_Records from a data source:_
- - -

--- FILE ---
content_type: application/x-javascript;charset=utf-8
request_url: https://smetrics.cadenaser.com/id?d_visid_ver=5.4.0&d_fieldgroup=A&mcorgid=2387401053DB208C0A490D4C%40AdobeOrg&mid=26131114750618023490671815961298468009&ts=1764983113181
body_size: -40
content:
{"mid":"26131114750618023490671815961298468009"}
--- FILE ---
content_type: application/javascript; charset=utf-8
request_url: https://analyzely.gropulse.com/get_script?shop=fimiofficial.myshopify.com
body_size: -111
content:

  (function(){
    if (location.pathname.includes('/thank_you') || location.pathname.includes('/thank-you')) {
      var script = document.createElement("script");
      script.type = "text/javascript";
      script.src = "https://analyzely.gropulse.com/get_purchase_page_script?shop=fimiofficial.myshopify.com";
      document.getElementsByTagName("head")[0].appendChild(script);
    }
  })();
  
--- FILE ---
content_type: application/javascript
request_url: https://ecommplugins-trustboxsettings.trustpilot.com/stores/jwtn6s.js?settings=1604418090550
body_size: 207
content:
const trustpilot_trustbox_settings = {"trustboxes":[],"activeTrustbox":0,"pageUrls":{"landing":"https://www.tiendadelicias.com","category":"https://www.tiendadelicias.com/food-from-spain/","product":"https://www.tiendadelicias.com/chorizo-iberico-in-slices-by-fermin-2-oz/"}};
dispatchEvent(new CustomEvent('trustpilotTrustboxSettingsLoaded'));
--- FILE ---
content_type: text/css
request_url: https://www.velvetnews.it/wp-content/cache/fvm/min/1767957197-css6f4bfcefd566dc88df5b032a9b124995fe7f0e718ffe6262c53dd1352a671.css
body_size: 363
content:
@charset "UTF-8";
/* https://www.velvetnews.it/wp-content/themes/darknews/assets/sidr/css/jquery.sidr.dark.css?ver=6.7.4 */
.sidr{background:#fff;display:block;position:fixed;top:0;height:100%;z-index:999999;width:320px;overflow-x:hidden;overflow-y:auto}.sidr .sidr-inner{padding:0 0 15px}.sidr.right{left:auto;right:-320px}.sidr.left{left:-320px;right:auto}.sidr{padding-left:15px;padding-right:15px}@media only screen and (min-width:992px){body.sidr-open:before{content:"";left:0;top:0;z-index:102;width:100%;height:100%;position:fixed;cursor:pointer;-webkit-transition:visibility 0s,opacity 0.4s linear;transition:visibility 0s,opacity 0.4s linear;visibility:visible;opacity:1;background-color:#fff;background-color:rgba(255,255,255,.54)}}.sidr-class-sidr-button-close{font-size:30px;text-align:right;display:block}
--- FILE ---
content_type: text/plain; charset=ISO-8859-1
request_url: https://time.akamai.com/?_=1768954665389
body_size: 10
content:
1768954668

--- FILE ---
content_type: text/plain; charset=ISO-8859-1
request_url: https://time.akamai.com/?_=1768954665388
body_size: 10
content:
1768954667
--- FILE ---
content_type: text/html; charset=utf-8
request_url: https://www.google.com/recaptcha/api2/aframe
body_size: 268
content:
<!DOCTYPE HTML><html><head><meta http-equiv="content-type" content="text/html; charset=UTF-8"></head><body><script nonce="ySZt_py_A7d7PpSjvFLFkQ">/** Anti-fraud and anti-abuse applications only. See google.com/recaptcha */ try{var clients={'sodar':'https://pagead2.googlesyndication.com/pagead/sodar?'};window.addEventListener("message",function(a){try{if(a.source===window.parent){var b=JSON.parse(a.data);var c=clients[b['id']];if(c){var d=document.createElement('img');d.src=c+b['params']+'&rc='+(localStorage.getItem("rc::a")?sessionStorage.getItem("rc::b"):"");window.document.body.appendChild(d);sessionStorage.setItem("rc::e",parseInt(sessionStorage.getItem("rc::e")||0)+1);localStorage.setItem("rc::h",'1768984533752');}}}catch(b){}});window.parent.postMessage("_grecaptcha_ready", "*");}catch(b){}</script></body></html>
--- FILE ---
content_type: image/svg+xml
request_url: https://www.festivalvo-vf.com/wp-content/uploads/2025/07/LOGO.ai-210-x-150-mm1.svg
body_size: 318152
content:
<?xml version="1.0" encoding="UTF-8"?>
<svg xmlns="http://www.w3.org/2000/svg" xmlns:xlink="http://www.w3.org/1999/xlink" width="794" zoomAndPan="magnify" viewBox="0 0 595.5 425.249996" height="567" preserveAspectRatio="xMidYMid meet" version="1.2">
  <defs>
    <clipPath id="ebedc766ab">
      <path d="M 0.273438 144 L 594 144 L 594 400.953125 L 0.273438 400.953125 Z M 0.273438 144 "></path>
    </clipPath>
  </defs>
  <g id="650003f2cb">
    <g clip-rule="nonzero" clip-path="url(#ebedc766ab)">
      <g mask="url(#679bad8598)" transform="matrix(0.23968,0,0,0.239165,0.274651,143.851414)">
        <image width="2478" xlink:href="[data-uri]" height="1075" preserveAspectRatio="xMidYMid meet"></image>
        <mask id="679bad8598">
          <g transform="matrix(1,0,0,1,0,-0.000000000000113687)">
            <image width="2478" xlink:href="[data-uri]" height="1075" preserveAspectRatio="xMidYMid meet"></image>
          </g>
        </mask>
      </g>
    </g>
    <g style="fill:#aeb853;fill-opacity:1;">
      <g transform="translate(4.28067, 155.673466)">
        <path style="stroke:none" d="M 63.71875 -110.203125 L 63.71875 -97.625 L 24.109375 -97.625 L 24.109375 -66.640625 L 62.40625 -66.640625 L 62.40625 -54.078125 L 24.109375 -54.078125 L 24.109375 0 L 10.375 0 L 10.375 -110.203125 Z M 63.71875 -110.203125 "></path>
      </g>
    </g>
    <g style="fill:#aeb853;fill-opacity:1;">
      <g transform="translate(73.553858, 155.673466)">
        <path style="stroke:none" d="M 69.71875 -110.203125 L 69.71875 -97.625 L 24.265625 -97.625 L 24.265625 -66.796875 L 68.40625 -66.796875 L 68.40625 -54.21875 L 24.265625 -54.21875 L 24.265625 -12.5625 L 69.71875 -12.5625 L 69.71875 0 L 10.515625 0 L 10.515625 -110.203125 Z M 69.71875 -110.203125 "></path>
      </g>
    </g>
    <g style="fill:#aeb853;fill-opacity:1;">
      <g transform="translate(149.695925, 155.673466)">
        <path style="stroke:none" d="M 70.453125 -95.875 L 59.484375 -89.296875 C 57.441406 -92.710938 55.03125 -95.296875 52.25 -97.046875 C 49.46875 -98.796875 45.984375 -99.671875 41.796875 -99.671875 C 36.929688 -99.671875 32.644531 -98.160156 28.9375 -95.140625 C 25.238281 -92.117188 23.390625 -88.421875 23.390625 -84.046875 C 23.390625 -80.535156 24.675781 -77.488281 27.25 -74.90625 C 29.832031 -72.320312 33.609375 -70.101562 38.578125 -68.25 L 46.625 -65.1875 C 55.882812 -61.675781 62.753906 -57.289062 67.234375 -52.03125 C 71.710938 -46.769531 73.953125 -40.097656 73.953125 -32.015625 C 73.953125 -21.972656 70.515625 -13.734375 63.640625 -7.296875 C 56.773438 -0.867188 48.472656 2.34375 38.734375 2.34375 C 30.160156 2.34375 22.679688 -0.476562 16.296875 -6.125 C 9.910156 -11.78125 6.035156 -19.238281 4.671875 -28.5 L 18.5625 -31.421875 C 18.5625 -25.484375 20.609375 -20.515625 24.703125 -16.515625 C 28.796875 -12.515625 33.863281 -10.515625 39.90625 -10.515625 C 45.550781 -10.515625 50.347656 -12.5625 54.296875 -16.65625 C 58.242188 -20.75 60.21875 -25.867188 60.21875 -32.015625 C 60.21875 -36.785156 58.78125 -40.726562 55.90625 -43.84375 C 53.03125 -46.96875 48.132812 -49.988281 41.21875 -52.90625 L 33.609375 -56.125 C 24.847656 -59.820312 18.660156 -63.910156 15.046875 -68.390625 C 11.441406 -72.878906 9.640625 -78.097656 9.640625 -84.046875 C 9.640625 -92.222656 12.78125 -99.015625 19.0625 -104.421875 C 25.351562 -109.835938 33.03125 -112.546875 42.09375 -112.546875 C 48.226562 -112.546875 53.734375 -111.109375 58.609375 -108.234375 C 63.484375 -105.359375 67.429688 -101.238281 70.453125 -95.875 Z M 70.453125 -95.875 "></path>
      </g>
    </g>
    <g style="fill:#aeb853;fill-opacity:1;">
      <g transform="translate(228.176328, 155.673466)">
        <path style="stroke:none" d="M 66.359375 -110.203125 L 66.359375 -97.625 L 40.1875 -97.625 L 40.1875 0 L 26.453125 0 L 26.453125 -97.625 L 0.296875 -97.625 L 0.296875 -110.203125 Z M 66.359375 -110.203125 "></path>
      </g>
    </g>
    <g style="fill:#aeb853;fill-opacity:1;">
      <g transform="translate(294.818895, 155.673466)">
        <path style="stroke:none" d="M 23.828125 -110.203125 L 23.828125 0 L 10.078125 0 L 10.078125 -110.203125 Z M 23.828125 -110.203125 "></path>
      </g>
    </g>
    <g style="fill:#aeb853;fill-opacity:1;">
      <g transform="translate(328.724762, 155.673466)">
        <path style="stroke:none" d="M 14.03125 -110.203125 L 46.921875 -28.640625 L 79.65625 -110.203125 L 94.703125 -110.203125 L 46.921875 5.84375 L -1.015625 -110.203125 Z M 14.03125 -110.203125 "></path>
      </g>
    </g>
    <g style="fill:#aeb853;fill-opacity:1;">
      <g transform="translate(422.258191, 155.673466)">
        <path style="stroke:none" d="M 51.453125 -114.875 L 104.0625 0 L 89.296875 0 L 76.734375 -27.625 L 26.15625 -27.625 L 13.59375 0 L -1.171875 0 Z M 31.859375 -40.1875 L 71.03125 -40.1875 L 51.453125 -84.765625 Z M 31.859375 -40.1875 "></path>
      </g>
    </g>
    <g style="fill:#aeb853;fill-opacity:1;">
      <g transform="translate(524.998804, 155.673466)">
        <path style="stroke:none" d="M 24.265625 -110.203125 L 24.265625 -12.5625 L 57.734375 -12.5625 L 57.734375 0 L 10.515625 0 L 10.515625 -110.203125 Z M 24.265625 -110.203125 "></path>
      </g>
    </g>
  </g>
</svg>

- - -

Go line by line through the data and copy any that contain "meet".

_Written response:_
<svg xmlns="http://www.w3.org/2000/svg" xmlns:xlink="http://www.w3.org/1999/xlink" width="794" zoomAndPan="magnify" viewBox="0 0 595.5 425.249996" height="567" preserveAspectRatio="xMidYMid meet" version="1.2">
        <image width="2478" xlink:href="[data-uri]" height="1075" preserveAspectRatio="xMidYMid meet"></image>
            <image width="2478" xlink:href="[data-uri]" height="1075" preserveAspectRatio="xMidYMid meet"></image>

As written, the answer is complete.